— start STORED ROWS —

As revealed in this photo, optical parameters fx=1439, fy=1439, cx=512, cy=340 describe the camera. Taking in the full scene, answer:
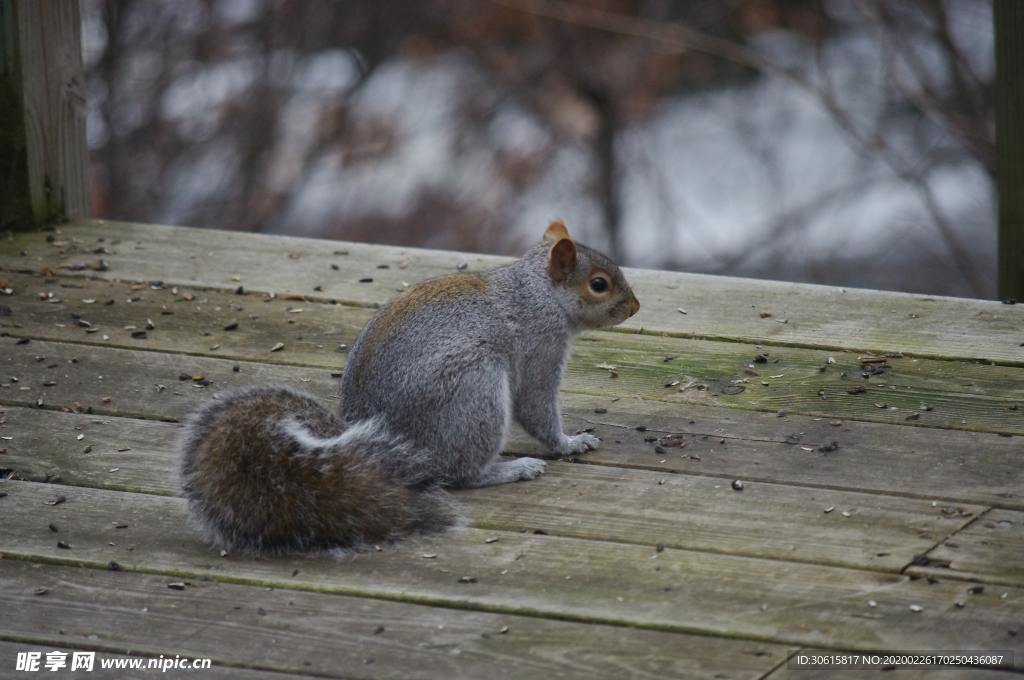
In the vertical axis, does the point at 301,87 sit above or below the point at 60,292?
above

— end STORED ROWS —
— start STORED ROWS —

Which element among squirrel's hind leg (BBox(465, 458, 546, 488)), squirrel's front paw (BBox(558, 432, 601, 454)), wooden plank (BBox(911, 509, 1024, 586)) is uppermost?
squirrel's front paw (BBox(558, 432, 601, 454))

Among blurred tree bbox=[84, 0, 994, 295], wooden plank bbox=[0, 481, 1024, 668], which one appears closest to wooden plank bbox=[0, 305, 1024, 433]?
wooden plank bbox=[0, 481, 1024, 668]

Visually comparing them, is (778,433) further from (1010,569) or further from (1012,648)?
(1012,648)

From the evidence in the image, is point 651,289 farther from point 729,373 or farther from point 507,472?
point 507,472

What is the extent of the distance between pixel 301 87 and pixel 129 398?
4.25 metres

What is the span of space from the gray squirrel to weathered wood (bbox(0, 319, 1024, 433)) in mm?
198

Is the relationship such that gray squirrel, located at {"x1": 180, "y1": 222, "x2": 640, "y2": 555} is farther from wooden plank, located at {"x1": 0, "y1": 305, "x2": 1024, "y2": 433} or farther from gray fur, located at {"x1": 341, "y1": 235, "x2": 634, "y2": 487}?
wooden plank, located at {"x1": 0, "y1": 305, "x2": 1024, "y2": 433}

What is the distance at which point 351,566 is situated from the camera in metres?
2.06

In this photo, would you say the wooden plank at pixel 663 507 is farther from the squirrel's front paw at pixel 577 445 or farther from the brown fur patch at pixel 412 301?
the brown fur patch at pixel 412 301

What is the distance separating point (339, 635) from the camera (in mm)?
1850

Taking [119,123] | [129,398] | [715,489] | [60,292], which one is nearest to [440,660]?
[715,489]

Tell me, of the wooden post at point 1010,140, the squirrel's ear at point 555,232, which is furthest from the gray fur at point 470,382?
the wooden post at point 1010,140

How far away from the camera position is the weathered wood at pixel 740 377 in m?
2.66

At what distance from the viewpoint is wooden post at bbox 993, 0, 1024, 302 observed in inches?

— end STORED ROWS —

Edit the data from the line that contains "How far away" through the line that contains "At what distance", both included, and put "aged timber" in place of "weathered wood" while keeping everything else the same.

How far away from the camera position is the aged timber at pixel 740 377 in m?
2.66

At what distance from the viewpoint is wooden post at bbox 993, 0, 1024, 302 observed in inches?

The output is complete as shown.